May 15, 2004

Journal, Withdrawal

Skip a dosage, and your apartment sinks underground. … You want to say never again. But you only get so many opportunities to travel.

—from "Starting From N," written in 2002

At 1 am, I was alone at a park, swinging. If I looked up, risking nausea, I could watch a star jump free from a tree and then, with the rhythm of a yo-yo, retreat behind the branches.

When I was young, my mother told me she was scared of swings and I decided I was, too.

A swing’s creak foretold disaster: a future moment when the bar finally releases the swing, and I lose the illusion of control; my swing and I fly into an uncharted arch, and I remember — from somewhere, where? —that life is suppressed terror. I fly into the loss opened by this thought, and might never touch the ground again.

Tonight, I ignored the swing’s creak and pumped hard. Even when my legs began to hurt, I kept swinging, because I was fine here, and hadn’t been fine anywhere.

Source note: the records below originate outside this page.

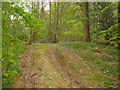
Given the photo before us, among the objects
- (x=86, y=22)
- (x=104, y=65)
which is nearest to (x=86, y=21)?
(x=86, y=22)

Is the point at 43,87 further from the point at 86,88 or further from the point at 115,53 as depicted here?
the point at 115,53

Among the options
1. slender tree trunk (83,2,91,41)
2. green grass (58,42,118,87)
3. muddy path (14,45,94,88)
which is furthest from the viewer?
slender tree trunk (83,2,91,41)

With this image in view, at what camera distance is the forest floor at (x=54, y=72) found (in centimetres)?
668

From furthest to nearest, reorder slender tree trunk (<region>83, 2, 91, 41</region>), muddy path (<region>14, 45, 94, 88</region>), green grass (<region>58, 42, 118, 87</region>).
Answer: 1. slender tree trunk (<region>83, 2, 91, 41</region>)
2. green grass (<region>58, 42, 118, 87</region>)
3. muddy path (<region>14, 45, 94, 88</region>)

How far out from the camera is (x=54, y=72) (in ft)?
25.7

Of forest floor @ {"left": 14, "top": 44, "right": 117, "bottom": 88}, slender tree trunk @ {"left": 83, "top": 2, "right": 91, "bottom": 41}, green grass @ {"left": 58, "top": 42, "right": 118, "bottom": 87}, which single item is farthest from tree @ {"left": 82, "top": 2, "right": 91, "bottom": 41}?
forest floor @ {"left": 14, "top": 44, "right": 117, "bottom": 88}

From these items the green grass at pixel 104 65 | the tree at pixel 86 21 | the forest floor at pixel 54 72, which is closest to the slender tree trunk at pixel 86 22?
the tree at pixel 86 21

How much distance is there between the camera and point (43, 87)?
6.40 m

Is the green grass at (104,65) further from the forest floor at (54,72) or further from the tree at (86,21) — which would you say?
the tree at (86,21)

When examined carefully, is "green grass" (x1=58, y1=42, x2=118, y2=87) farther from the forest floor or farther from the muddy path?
the muddy path

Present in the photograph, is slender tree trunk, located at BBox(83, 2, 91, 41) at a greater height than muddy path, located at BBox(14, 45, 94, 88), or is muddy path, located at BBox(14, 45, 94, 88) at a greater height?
slender tree trunk, located at BBox(83, 2, 91, 41)

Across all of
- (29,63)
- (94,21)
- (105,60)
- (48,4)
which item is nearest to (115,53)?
(105,60)

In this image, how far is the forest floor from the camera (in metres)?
6.68

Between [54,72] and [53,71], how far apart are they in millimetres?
132
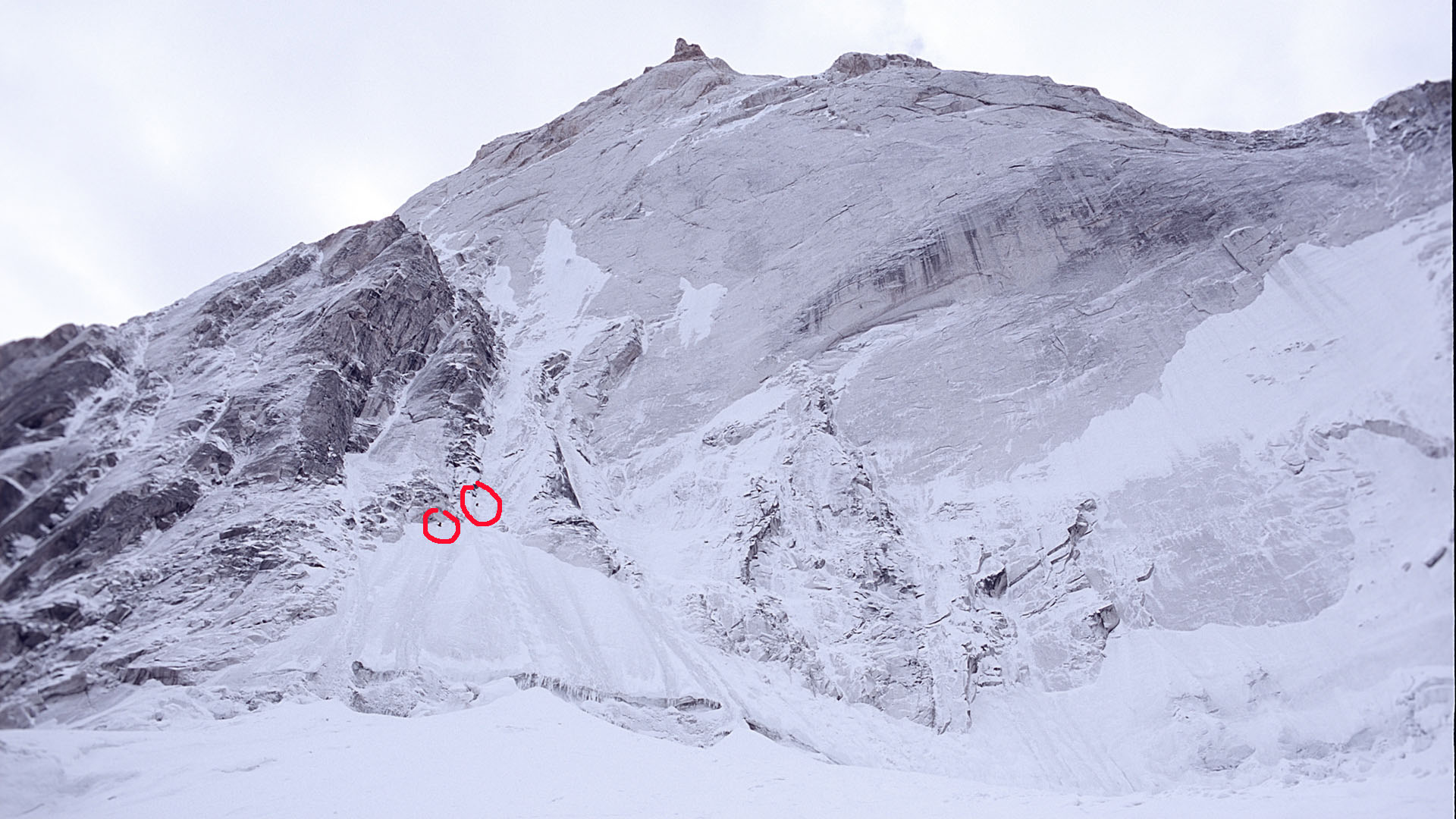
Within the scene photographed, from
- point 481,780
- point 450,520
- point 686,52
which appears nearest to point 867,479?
point 450,520

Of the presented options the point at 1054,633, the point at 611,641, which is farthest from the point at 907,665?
the point at 611,641

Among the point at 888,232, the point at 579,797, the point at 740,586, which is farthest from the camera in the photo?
the point at 888,232

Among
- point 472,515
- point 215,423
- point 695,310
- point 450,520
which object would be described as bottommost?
point 450,520

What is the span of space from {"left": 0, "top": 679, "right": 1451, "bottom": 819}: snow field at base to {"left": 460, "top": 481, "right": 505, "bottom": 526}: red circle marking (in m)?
7.61

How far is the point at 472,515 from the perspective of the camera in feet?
86.4

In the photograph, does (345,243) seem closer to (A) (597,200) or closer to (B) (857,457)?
(A) (597,200)

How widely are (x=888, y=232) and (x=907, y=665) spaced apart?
58.0ft

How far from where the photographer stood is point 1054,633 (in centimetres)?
2150

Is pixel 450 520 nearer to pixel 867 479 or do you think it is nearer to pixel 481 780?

I fell asleep yesterday — I’d meant to nap — at noon, and woke up today at 7 pm. My shirt was cold and wet, and when I tried to walk to my bathroom, I stumbled and let myself fall against a wall. In the bathroom, I looked in the mirror, though I knew better; when I miss a dose of Effexor, my eyes go wild, and my mirrored eyes meet mine with the intent of hunting; I’m prey.

If I’m awake during withdrawal, my nerves go kamikaze and electrocute themselves; I shake and spasm. If I’m asleep, I sweat ice, and dream such painful dreams, waking doesn’t stop them. My dreams are more vivid than life, and span more years than I’ve lived. I marry adulterous husbands; give birth to disfigured babies with small faces as numerous as freckles on their blue-ish bodies; I pilot a helicopter without windows; and I read violent novels about psychic sisters.

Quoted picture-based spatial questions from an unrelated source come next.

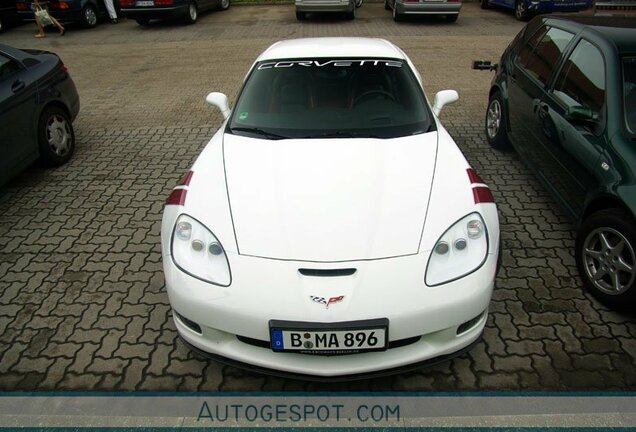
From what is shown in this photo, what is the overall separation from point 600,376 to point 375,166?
5.71 feet

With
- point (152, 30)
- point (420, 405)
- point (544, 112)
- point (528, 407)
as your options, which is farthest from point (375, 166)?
point (152, 30)

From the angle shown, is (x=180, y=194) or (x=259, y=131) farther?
(x=259, y=131)

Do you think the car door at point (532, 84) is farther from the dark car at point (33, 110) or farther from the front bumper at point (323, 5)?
the front bumper at point (323, 5)

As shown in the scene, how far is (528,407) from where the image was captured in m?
2.32

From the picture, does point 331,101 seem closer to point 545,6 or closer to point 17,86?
point 17,86

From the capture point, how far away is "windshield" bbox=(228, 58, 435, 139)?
3.17 metres

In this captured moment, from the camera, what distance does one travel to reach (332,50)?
3.61 m

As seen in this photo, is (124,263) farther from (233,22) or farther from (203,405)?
(233,22)

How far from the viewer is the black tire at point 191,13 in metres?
13.7

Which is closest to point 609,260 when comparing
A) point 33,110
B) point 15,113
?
point 15,113

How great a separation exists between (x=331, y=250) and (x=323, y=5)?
12.3 metres

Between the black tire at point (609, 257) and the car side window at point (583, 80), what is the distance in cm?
79

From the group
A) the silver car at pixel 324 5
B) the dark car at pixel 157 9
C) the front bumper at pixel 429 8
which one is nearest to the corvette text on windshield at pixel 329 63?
the front bumper at pixel 429 8

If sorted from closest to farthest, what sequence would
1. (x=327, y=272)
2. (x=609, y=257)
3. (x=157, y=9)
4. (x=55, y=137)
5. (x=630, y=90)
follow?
1. (x=327, y=272)
2. (x=609, y=257)
3. (x=630, y=90)
4. (x=55, y=137)
5. (x=157, y=9)
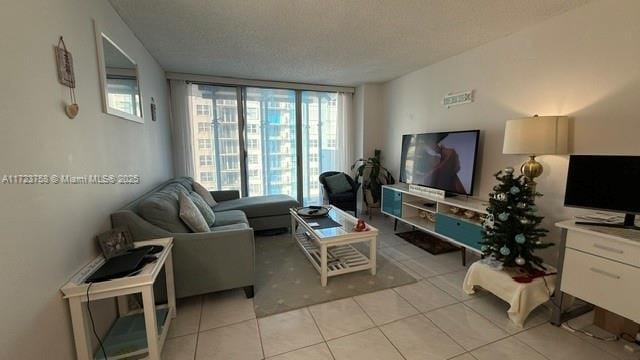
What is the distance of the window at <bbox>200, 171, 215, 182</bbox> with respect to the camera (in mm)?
4344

After waking up at 7, I couldn’t walk. I couldn’t type. I tried to read, but my body was buzzing and my brain was scrambling words. I took my pills, and drank water. I tried to wash a pot so I could cook myself food, but I couldn’t coordinate the scrubbing. Eventually, I decided to wait for my body to reabsorb reality while listening to music and staring at the ceiling on my back. And, after a while of this, I called my boyfriend -- but my mouth was too slow to pronounce most words, and, when I did speak, I didn’t recognize my intonations.

I watched television, but didn’t enjoy it. I listened to more music, and felt manic. I wanted to go out, but my nerves still felt electric, and when I sang along to songs, I started laughing and the laughing quickly became crying. How long would waiting this out take? I had incapacitated myself.

At around midnight, I went for a walk, tripping on my own feet and swerving a little like a drunk. I called my boyfriend again as I walked to the park. I hadn’t told him I was worried about myself, and now I wanted to, but his voice was thickly overlaid with static, and all I could make out was that he had friends over and wanted to get back to them.

I called several in-town friends, hoping the reality of another person might ground me. No one picked up. At the park, I began to feel that sadness might be nicer company if I indulged it, and I began swinging; the sudden drops and rises in perspective made playground objects move, and I often mistook them for people approaching, maybe people I knew, people who could help me. And then, vision corrected itself, and my loneliness felt warm and maternal, even if the night was cold and my thoughts were empty or disjointed. Loneliness, at least, was familiar, and I could stay on the swing as long as I wanted.

Posted by nchicha at May 15, 2004 03:55 AM
Comments

I like this. I want to be a writer the way you're a writer.

Thanks for posting this; I'll be happy to read more, when I'm not at work.

Posted by: steelbuddha on May 19, 2004 01:27 PM

beautiful.

Posted by: alex kidd on May 19, 2004 08:09 PM

allow me to echo what has already been said. So fucking honest. I like.

Posted by: Ron Mwangaguhunga on May 20, 2004 01:38 PM

wow. i've actually been through that experience too and you described it terrifyingly well. made me feel the pain again. i sympathize. thank you.